→ **Extract to read**
══════════
What is Data Engineering? Different concepts.
Define Data Engineering, different data roles and responsibilities.
Data Engineering Free Course #3
In the last 2 episodes, we understood the value of Data in business. let us understand how this value is unlocked.
We know every business is trying to make sense of its data. Now the data that is collected is never in a clean shape. Hence every business needs to have a basic Data Platform and architecture in place to unlock value from Data. In absence of a matured Data Architecture, companies can never move towards unlocking value, via Machine learning or Data Science.
Recap: In week 2 we explored the impact of data on various industries through real-life case studies. We also discussed what data professionals can learn from these case studies to better prepare for business rounds in interviews.
Data Engineers are responsible to provide this basic foundation of Data Infrastructure. They collect the requirements to understand the basic needs of a Data Platform. Depending on the maturity of the data in the company, they take the decision about the infrastructure to use, and tools needed to deliver business rules and build the basic pipeline to process the data.
Let us look at it in more detail:
Data engineering is the process of collecting, storing, and processing data so that it can be easily analyzed and used by other software applications or people. It involves building and maintaining the infrastructure and tools needed to move data from various sources into a centralized location, transform the data into a format that can be used by other systems, and then make that data available for analysis and reporting.
For example, let's say you run an e-commerce website that sells clothing. You might have data about the products you sell, the customers who buy them, and the orders that are placed. Data engineering would involve building and maintaining the infrastructure and tools needed to collect that data from various sources, such as your website and social media, store it in a database, transform it into a format that can be easily analyzed, and then make it available for use by other systems or people who need to analyze it, such as your marketing team or data analysts.
What are different Data Roles then?
It's too much of an ask to explain, so...
let's ask ChatGpt to explain what Data Engineering is and what the role of different Data Roles are.
Me: Hi, can you explain to me what Data Management is?
ChatGPT: Sure! Data Management is like running a restaurant, where data is like the ingredients used to create the dishes. It's the process of organizing, storing, protecting, and maintaining the data used by an organization to ensure that it's accurate, complete, and available when it's needed.
Me: Ah, I see. So what role does a Data Engineer play in Data Management?
ChatGPT: A Data Engineer is like a sous chef in a restaurant. They are responsible for setting up the data infrastructure, developing ETL pipelines, and building the data platform that the data scientists and analysts use. They make sure that the data is stored, processed, and managed correctly.
Me: I see. And what about ETL developers then? If Data Engineers are doing everything, what would they do?
ChatGPT: ETL developers are like the line cooks in a restaurant. They take the prepared ingredients and combine them to create the final dishes. They are responsible for the actual movement and transformation of data from one system to another. They make sure that the data is properly transformed and formatted so that it can be used by data analysts and scientists.
══════════
→ **The data**
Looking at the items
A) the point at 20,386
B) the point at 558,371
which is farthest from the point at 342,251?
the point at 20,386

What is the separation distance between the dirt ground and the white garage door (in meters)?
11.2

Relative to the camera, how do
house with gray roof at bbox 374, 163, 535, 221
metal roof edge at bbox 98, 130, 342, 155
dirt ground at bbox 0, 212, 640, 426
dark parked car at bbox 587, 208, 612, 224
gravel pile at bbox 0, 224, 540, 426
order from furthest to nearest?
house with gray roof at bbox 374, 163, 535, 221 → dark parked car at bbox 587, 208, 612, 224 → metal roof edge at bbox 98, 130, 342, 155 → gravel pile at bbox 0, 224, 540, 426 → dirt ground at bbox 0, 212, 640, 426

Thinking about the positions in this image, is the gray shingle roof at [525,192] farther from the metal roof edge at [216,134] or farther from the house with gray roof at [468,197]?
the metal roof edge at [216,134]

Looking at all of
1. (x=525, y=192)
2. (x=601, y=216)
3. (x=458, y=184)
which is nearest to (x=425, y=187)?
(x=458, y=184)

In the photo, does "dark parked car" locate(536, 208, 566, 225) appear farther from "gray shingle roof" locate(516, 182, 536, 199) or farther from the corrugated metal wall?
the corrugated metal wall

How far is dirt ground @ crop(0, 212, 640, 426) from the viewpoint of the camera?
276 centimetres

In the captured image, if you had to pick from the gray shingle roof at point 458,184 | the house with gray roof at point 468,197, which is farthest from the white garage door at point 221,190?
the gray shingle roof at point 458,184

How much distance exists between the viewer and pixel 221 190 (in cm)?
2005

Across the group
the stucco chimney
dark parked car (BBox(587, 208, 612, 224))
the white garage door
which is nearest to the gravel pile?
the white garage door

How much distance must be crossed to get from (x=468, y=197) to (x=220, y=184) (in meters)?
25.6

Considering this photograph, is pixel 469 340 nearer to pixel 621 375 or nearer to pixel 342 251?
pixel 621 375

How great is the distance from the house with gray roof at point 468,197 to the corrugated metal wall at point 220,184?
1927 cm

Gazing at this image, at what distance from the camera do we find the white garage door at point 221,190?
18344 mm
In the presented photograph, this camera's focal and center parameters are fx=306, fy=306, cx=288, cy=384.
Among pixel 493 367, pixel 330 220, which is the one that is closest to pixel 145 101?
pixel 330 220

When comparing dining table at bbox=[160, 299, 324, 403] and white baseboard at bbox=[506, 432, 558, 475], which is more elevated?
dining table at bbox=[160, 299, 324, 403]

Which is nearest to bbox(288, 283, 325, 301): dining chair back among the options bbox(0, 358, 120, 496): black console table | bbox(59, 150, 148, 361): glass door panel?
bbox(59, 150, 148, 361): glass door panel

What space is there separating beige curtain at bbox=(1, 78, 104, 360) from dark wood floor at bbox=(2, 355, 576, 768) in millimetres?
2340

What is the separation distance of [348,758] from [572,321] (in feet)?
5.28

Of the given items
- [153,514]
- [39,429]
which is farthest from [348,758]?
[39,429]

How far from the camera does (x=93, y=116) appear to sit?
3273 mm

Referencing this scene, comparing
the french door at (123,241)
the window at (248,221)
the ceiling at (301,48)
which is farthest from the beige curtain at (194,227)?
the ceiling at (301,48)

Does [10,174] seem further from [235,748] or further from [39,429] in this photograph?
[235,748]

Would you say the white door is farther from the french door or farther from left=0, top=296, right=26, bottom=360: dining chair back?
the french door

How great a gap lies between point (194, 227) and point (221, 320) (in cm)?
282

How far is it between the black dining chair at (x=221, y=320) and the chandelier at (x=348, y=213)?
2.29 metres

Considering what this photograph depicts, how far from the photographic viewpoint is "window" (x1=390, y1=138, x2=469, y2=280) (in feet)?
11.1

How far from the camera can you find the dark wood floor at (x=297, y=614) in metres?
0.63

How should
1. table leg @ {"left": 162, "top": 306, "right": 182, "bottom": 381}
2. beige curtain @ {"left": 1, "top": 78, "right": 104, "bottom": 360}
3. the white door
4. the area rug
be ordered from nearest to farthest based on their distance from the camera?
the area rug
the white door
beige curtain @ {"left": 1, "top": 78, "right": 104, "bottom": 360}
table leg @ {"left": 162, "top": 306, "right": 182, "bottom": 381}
══════════
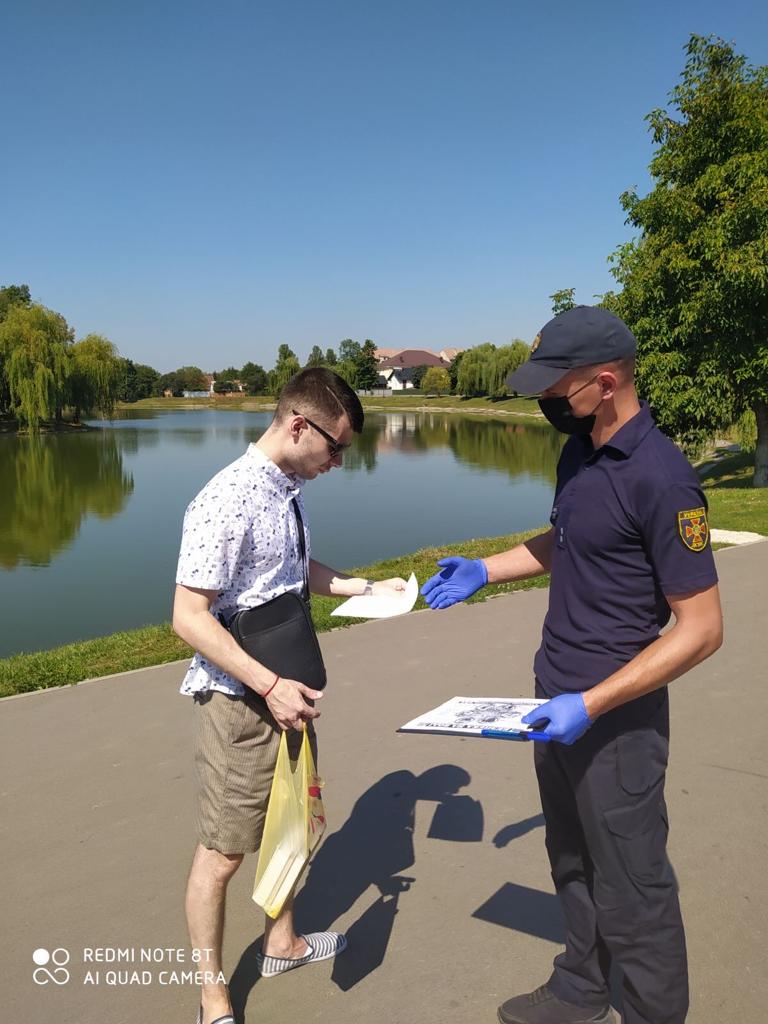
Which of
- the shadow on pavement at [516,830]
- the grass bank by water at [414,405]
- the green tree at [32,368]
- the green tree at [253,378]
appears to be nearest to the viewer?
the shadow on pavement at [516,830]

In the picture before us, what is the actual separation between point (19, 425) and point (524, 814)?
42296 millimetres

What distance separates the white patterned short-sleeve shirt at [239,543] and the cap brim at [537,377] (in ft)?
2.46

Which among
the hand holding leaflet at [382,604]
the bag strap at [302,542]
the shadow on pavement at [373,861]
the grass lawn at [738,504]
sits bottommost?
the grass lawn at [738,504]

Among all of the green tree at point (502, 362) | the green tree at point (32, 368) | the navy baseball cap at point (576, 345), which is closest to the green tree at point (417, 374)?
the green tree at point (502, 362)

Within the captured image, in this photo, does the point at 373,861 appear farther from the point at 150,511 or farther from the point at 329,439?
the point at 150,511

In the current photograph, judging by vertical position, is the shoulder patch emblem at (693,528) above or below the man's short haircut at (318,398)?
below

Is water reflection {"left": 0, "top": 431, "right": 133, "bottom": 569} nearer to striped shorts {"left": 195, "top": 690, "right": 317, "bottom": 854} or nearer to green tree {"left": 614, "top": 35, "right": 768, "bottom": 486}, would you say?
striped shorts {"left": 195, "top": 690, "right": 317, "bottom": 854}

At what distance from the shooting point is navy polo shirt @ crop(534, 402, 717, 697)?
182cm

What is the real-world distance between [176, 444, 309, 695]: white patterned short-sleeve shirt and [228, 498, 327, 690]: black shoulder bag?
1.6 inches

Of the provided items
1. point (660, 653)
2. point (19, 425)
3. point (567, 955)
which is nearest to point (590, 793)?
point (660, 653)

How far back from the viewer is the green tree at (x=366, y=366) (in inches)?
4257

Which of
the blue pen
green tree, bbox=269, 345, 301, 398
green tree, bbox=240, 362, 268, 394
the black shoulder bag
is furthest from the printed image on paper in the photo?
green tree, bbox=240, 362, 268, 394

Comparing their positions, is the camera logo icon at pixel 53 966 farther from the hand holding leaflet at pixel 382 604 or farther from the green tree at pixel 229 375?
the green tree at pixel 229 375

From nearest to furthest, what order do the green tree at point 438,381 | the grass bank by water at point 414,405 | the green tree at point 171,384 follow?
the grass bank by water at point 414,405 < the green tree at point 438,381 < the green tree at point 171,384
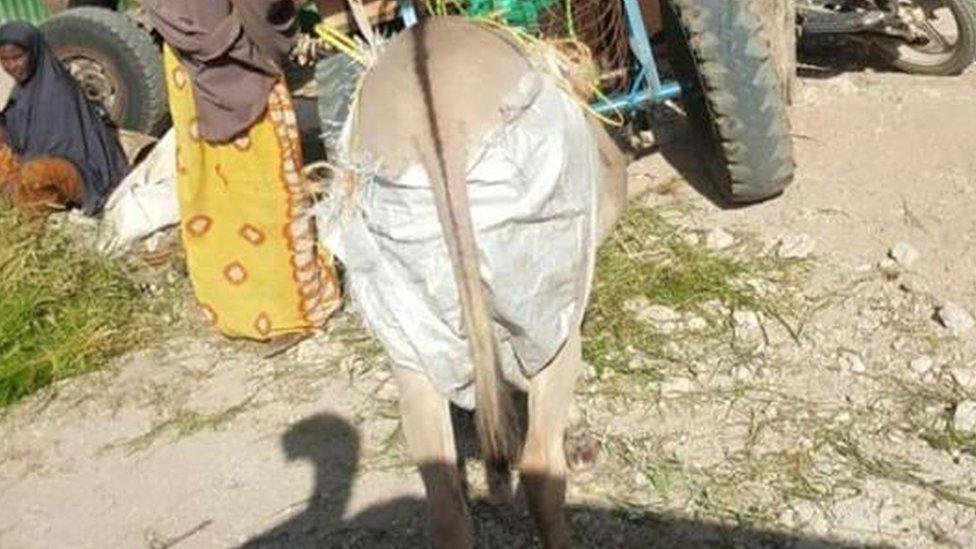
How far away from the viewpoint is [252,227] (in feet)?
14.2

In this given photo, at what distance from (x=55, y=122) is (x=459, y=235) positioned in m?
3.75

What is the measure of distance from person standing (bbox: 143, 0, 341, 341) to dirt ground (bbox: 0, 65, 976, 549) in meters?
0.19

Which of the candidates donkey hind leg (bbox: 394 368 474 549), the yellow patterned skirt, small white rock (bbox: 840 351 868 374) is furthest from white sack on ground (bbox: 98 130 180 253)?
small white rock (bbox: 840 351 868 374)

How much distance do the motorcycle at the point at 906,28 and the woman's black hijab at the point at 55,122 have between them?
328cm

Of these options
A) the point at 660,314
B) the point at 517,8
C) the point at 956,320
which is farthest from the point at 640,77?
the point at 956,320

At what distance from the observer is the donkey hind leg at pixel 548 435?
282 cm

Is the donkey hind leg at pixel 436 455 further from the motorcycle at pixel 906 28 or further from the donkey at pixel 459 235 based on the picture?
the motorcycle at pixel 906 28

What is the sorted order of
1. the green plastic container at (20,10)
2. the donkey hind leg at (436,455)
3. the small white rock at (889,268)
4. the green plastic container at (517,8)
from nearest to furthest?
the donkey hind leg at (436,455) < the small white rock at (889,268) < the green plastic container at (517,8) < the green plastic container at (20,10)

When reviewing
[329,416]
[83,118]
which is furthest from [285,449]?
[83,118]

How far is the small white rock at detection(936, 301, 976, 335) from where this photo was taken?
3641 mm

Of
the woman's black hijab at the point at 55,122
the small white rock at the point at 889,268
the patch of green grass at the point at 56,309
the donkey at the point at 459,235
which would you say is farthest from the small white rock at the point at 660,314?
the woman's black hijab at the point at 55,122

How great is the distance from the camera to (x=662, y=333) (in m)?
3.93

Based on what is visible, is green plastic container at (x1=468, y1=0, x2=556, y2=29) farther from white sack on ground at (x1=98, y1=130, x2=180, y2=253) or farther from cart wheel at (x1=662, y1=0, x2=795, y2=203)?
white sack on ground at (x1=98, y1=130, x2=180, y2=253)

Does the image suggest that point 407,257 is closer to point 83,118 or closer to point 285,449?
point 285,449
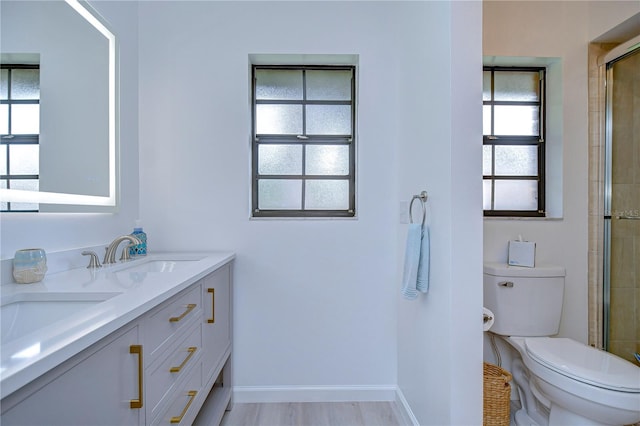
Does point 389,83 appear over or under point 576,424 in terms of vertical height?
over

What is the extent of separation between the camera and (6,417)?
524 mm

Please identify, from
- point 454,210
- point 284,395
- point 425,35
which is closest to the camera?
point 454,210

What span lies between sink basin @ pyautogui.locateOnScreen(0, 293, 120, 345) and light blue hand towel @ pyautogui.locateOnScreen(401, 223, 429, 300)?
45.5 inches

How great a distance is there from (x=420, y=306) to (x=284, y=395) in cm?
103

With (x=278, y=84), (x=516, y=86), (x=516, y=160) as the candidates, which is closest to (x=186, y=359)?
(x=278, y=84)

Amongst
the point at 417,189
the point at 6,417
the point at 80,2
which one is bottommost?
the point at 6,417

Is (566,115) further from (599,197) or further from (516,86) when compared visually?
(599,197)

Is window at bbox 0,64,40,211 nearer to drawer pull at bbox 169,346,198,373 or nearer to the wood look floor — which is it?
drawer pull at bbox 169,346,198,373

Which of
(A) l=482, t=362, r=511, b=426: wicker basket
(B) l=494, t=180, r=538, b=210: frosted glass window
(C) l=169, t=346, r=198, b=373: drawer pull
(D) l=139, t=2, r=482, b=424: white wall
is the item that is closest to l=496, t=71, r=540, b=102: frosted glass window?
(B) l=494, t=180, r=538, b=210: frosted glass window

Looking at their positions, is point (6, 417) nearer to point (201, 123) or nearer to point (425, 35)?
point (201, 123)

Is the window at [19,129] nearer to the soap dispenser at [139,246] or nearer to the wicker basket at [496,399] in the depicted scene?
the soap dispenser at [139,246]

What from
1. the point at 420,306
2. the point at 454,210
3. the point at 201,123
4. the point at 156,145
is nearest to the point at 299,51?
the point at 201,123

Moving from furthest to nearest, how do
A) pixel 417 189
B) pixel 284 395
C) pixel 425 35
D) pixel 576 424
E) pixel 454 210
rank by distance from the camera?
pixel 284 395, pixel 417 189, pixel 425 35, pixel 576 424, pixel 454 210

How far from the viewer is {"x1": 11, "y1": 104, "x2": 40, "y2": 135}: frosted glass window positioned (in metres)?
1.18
══════════
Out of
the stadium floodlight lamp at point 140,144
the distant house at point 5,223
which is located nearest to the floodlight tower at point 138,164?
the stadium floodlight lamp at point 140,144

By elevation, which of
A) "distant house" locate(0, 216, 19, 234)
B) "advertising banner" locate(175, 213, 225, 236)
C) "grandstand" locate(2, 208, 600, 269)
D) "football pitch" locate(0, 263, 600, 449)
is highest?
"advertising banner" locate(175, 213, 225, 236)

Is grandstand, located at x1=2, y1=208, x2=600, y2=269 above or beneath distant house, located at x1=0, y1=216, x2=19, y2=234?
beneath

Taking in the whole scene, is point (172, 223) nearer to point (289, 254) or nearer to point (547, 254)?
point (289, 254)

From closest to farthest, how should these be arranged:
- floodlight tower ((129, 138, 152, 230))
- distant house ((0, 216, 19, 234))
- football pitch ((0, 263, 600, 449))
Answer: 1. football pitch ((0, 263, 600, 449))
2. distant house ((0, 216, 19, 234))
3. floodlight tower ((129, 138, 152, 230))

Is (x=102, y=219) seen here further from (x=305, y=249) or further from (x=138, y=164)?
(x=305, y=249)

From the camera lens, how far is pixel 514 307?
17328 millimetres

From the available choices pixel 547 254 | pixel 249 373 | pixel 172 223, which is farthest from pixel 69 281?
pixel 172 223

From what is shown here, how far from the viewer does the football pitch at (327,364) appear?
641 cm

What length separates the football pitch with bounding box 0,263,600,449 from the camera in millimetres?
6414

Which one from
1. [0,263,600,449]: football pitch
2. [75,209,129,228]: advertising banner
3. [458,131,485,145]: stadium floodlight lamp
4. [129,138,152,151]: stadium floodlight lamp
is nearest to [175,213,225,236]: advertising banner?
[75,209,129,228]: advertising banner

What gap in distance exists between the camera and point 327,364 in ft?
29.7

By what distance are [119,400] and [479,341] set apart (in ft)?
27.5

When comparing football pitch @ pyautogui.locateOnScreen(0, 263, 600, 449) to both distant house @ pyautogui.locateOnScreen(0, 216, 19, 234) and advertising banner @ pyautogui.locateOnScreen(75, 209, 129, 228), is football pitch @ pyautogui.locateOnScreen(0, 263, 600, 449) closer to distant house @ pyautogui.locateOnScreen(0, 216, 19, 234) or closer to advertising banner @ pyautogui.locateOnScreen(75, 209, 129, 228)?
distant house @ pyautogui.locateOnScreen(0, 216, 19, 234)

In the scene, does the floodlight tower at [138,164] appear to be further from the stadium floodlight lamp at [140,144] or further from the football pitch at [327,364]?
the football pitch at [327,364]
══════════
→ **Required work**
A. In the data engineering post, what does ChatGPT compare a Data Engineer to?
B. Write out the data engineering post from "let's ask ChatGpt" to "when it's needed.", swapping "restaurant" for "bakery".
Answer from the text alone.

→ **Answers below**
A. A sous chef in a restaurant.

B.
let's ask ChatGpt to explain what Data Engineering is and what the role of different Data Roles are.
Me: Hi, can you explain to me what Data Management is?
ChatGPT: Sure! Data Management is like running a bakery, where data is like the ingredients used to create the dishes. It's the process of organizing, storing, protecting, and maintaining the data used by an organization to ensure that it's accurate, complete, and available when it's needed.